4 Steps to Personalize Customer Experience

1) Understand the customer’s goal and connect the dots (Journeys) 2) Create a single view of the customer that teams can align around (Profiles) 3) Drive personalization based on customer intent (Orchestration) 4) Determine and power the right next best actions (Decisioning)

Want to get started evolving your customer experience strategy from a generalized approach to personalized approach? Here are four steps to jumpstart your efforts.

#1. Adopt a customer journey mindset

A big key to personalization in the future will be about starting from a customer journey perspective rather than from a department or siloed perspective.

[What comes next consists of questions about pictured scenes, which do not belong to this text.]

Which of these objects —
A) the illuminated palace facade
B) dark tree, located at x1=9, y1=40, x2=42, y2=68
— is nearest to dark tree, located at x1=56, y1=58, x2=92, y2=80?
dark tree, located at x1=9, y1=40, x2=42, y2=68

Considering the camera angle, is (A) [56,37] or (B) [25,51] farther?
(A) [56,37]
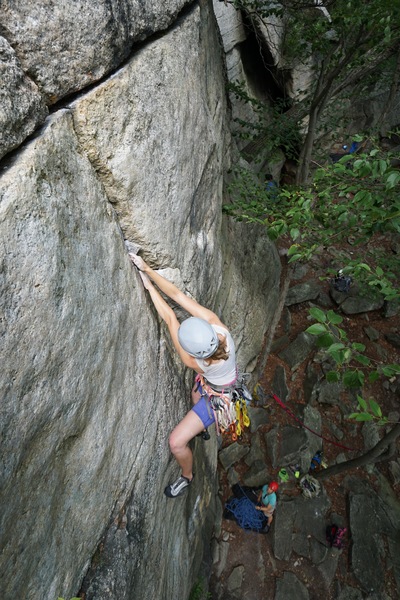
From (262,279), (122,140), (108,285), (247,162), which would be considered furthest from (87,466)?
(247,162)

Instead of evaluating brand performance and customer outcomes channel by channel — analyzing the customer experience of an organization’s contact center or website — delivering personalized customer experiences requires adopting a more holistic approach to measuring how the brand is doing overall to meet and engage customers and help them along their customer journeys, whether they’re buying something or booking something.

#2 Create a single customer view that everyone within the organization is aligned to

Organizations need a single source of truth for each individual customer. These customer profiles can be created based on a data lake or a customer data platform (CDP) — what’s most important is that they enable everyone across the organization to immediately understand a customer’s entire history by collecting key information at every interaction and across channels. Having a single customer view in place can help organizations break down silos across the business.

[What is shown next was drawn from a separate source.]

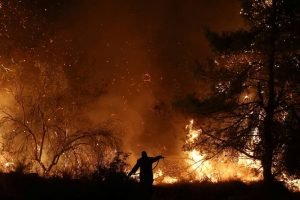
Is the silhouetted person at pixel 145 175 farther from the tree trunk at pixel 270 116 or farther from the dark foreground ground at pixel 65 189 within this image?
the tree trunk at pixel 270 116

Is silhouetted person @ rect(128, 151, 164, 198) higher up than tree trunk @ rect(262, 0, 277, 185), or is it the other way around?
tree trunk @ rect(262, 0, 277, 185)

For example, think about if a customer is having a poor website experience. What are they going to do next? They most likely will reach out to customer support via any number of channels, which will in turn impact the contact center. That’s why it’s important to have consistent information across teams to be able to break barriers and seamlessly solve problems for customers.

Customer profiles are building blocks that let brands start to personalize and orchestrate experiences.

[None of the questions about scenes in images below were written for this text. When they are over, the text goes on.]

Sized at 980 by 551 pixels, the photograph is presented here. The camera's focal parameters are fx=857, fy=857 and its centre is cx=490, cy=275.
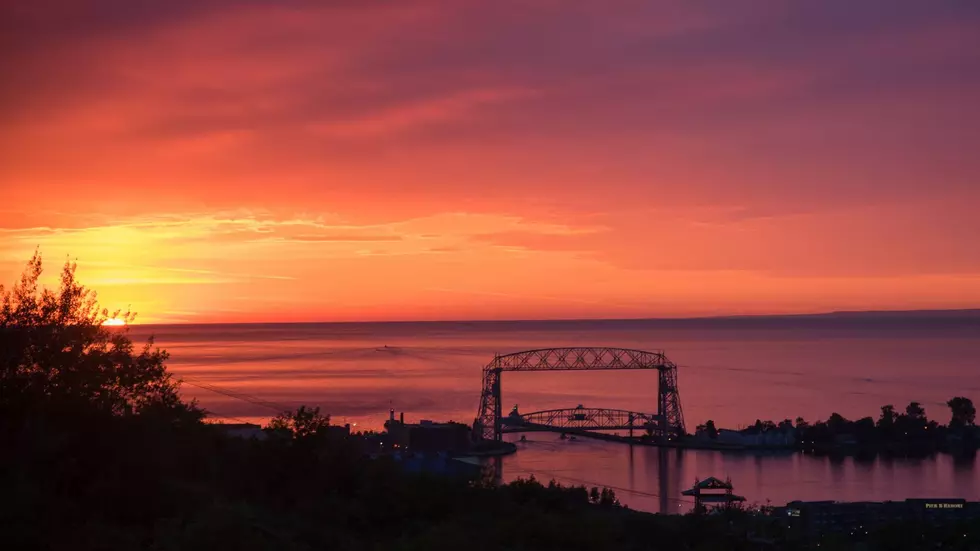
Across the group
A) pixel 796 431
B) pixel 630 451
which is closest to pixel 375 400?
pixel 630 451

#3. Orchestrate your customer journeys

You’re collecting customer insights, and you know what actions your customers are taking, how they feel, and what their experience is like.

Once you have this kind of data in place, the next step for acting upon it is customer journey orchestration, or driving personalized experiences based on what you know about an individual customer. This could be as simple as something you’re observing in the moment — they’re looking at a certain product on your company’s website — or knowing their specific customer segment, such as becoming a new parent.

Orchestration is a simple, rules-based approach to personalization that follows an “if this, then that” format. That is, if you see a customer doing X, your brand will do Y. For example, if you see your customer cancel an upcoming reservation, your customer service may reach out to see if there’s anything that can be done to get the customer to come back at another time.

#4. Evolve beyond journey orchestration; embrace decisioning to power the next best actions

While orchestrating customer journeys using an “if this, then that,” approach is an important step in offering personalized experiences, brands with more mature customer experience programs take things to the next level by using decisioning to power the next best actions.

Decisioning involves evaluating and predicting the next best actions brands should take when interacting with customers along their journey based on whatever is happening, moment to moment. That may be using insights to modify a contact center script or pausing marketing outreach to a given customer.

There are lots of different things a company could potentially decide to do to personalize the customer experience based on context, and those things might change depending on what we know about the customer.

Start Making Customers Feel Engaged by Personalizing Customer Experience

Customer experience is a fundamental pillar of an organization that’s key to business success. The next horizon of excellence will challenge organizations to deliver personalized experiences at the individual level throughout the customer journey.

Companies that get this right will become smarter and more agile, resulting in higher customer loyalty, increased sales, and reduced costs.